Search code examples
rparallel-processingassignment-problem

Linear sum assignment/Hungarian method performance in R


I need to speed up a process of finding most optimal distance for each entry. I am using gower.dist from StatMatch and solve_LSAP from the clue package. The gower distance takes no time at all, however the LSAP solver takes too long with the number of times I need to run it.

Is there a way to make this run faster using parallel computing or just making part of it run in parallel [link to clue github] [link to scientific journal discussing this] or another solver that I may be unaware of that is faster? The other two libraries I am aware of are adagio and RcppHungarian (both are slower).

Example data: Gower Distance Data (google drive link to folder with data)

> dim(gowerdist)
[1]  4309 10366
solve_LSAP(gowerdist, maximum = FALSE)

Solution

  • clue::solve_LSAP uses the Hungarian algorithm.
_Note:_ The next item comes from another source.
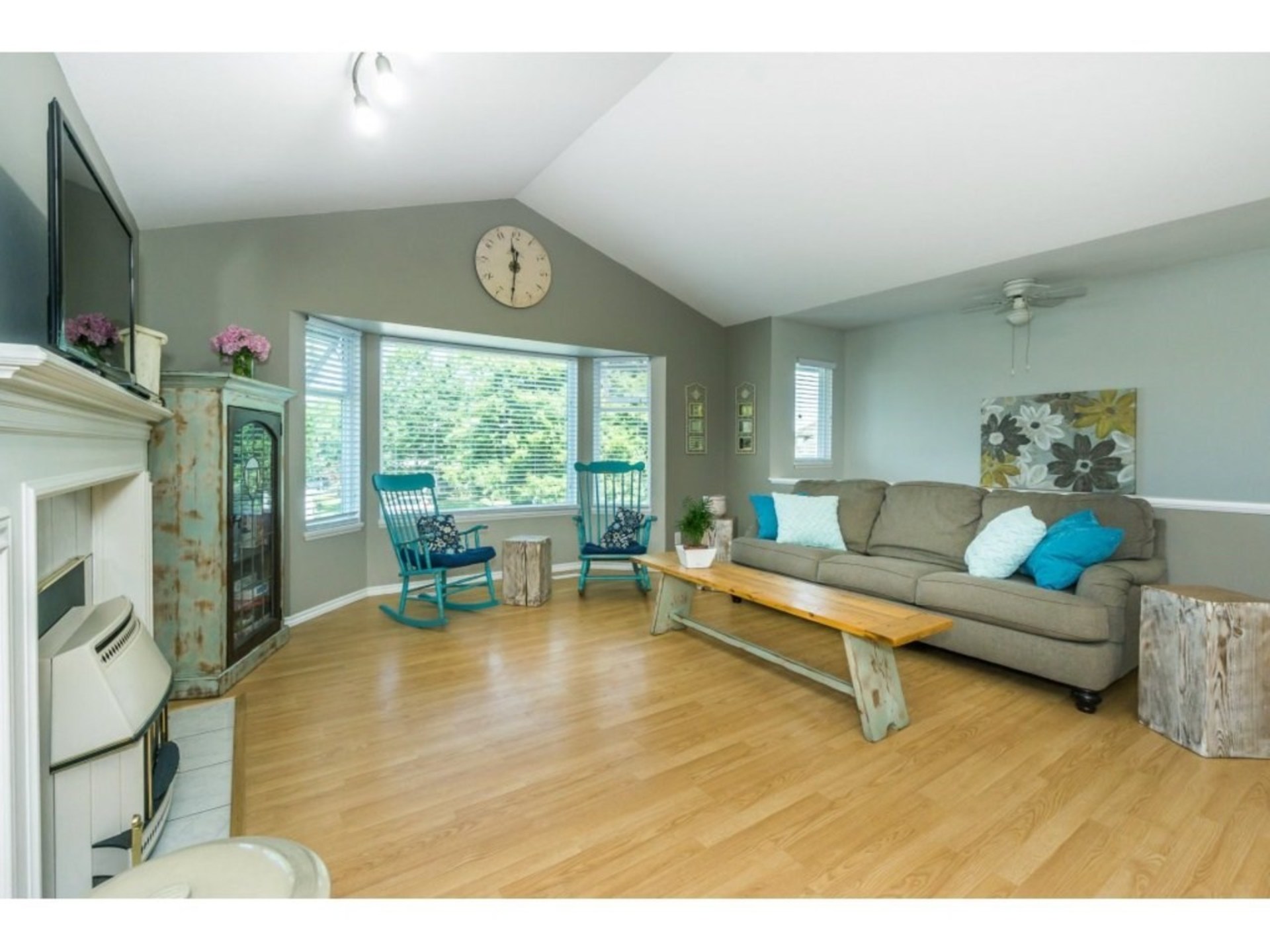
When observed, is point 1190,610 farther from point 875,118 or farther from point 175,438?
point 175,438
The Jonker and Volgenant (1987) algorithm, implemented in TreeDist::LAPJV(), is more efficient.

    I tested a reduced version of the matrix to get results in seconds rather than minutes; differences in run time are likely to increase with larger matrices.
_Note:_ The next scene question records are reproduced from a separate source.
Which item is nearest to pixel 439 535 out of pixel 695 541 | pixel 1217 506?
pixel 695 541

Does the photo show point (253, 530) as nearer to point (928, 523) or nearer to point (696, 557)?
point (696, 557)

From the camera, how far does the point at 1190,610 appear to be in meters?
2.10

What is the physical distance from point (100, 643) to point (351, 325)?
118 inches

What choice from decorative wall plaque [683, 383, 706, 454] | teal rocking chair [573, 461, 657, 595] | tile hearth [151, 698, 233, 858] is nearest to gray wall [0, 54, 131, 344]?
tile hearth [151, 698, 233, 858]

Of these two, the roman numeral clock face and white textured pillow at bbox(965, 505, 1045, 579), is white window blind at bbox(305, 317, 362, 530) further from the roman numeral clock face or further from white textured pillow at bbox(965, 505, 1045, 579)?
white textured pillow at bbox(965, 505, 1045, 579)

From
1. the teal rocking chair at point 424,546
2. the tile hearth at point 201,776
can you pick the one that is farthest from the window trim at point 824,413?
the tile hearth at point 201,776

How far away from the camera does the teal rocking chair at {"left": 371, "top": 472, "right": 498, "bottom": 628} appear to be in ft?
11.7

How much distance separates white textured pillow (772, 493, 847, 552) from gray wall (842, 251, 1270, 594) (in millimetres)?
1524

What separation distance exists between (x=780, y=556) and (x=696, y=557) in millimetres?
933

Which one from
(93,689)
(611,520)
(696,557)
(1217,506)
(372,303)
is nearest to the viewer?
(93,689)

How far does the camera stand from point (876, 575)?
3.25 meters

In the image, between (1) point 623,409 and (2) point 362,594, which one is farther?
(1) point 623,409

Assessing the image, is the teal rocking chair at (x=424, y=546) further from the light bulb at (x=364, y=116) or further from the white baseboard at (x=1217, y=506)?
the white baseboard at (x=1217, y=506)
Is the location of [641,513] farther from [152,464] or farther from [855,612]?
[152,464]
    gower <- read.csv("GowerDistance.csv")
    dim(gower)
    gowerMat <- as.matrix(gower)
    gow1 <- gowerMat[1:2400, 1:4800]
    
    tictoc::tic()
    clue <- clue::solve_LSAP(gow1, maximum = FALSE)
    tictoc::toc()
    # 67.95 sec elapsed
    
    tictoc::tic()
    td <- TreeDist::LAPJV(gow1)
    tictoc::toc()
    # 20.24 sec elapsed
    

    GraphAlignment::LinearAssignment() on Bioconductor also uses the LAPJV algorithm, but can only be applied to square matrices. (A workaround is to add extra rows to the matrix with extremely high values.)

    Another alternative is lpSolve; this does not specify which algorithm it uses, but is much slower

    tictoc::tic()
    lps <- lpSolve::lp.assign(gowerMat[1:800, 1:1600]) # much smaller matrix
    tictoc::toc()
    # 364.67 sec elapsed